Task goal: How many lines in the rows below contain the string "left"? Case matters. Give only the number.
>> start
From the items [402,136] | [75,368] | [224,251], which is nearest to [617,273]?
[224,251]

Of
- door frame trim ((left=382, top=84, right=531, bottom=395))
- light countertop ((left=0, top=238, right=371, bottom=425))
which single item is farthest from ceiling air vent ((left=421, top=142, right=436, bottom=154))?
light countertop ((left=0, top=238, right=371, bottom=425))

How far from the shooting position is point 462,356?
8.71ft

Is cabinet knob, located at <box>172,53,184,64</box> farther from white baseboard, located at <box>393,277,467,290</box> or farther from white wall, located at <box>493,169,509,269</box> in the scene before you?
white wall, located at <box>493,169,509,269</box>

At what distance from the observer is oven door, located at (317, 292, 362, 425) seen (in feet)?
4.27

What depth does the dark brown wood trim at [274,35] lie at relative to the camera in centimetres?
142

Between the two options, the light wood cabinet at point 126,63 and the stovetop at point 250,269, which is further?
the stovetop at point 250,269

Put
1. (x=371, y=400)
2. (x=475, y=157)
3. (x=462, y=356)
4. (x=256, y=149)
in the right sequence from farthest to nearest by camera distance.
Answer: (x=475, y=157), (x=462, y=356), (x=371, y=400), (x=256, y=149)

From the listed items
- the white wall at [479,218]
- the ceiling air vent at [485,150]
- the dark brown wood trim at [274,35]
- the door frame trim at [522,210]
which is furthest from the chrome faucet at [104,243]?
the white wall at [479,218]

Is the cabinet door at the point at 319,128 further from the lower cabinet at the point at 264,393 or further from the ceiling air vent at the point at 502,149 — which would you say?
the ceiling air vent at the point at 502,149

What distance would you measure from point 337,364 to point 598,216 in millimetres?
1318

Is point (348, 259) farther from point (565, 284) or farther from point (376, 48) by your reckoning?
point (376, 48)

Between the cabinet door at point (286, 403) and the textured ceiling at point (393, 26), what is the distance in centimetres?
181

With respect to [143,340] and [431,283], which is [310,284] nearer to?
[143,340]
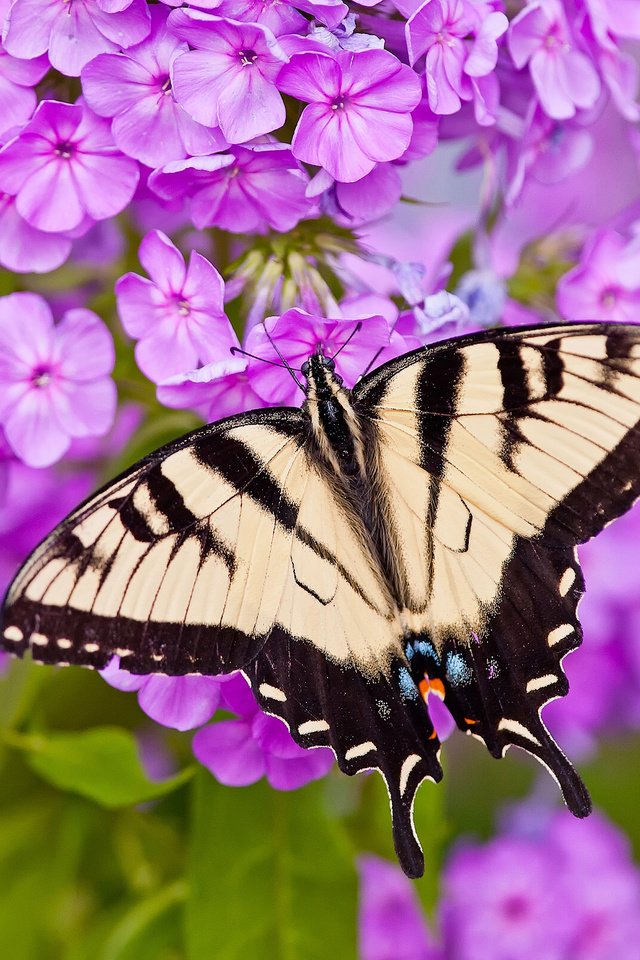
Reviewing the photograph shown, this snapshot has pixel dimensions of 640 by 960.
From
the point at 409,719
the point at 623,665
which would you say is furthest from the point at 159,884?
the point at 623,665

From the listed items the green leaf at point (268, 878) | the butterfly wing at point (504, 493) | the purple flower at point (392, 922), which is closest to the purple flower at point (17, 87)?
the butterfly wing at point (504, 493)

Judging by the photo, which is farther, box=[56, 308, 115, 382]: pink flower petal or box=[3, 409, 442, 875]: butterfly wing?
box=[56, 308, 115, 382]: pink flower petal

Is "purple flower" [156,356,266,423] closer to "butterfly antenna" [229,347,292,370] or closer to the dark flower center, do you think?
"butterfly antenna" [229,347,292,370]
>> end
The answer: 4